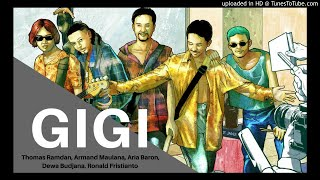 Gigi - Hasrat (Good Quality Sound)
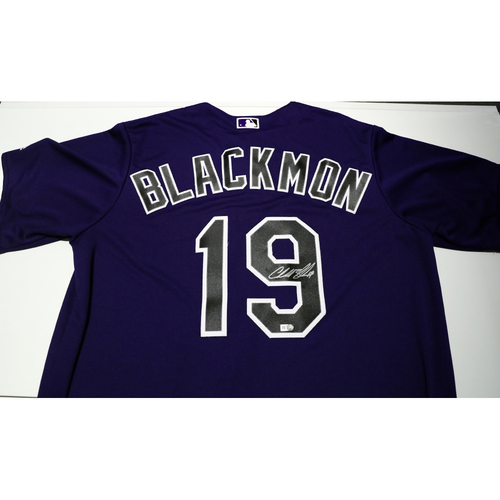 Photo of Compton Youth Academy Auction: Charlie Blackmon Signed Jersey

-- -- --

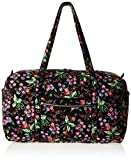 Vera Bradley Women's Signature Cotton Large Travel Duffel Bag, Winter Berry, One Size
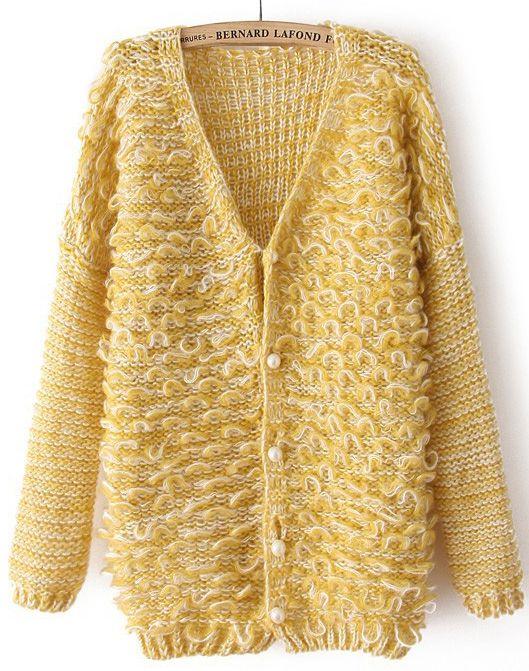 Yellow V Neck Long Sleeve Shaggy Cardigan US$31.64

-- -- --

PROBLEM TO SOLVE ▸ When you reach the line that has "Gigi - Hasrat (Good Quality Sound)" in the data above, start repeating lines exactly, and stop after the line that has "Photo of Compton"; pictures stay out.

RESULT OF THE EXERCISE ▸
 Gigi - Hasrat (Good Quality Sound)
 Photo of Compton Youth Academy Auction: Charlie Blackmon Signed Jersey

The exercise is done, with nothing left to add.